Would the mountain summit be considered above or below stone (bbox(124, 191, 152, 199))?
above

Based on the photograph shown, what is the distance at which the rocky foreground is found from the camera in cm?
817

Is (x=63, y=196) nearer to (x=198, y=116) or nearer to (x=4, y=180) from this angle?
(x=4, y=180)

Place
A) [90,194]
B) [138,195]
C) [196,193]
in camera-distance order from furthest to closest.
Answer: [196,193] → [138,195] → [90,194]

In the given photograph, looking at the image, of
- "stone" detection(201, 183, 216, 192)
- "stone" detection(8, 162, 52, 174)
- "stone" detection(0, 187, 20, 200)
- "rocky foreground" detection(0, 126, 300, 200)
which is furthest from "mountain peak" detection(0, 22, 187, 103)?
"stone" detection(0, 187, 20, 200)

************

- The exercise -
Reproduce the lines above word for word, starting with the line that contains "Based on the" and continuing through the last line, both included.

- Problem solution -
Based on the photograph shown, what is the distance at which the rocky foreground is found from the camera in cm?
817

Is (x=63, y=196) nearer to (x=198, y=116) or nearer to (x=4, y=180) from this angle?
(x=4, y=180)

Place
A) [90,194]
B) [138,195]
C) [196,193]
in camera-distance order from furthest to closest.
Answer: [196,193] → [138,195] → [90,194]

In the given photograph, looking at the image, of
- "stone" detection(201, 183, 216, 192)
- "stone" detection(8, 162, 52, 174)
- "stone" detection(0, 187, 20, 200)
- "rocky foreground" detection(0, 126, 300, 200)
which is furthest from "mountain peak" detection(0, 22, 187, 103)?
"stone" detection(0, 187, 20, 200)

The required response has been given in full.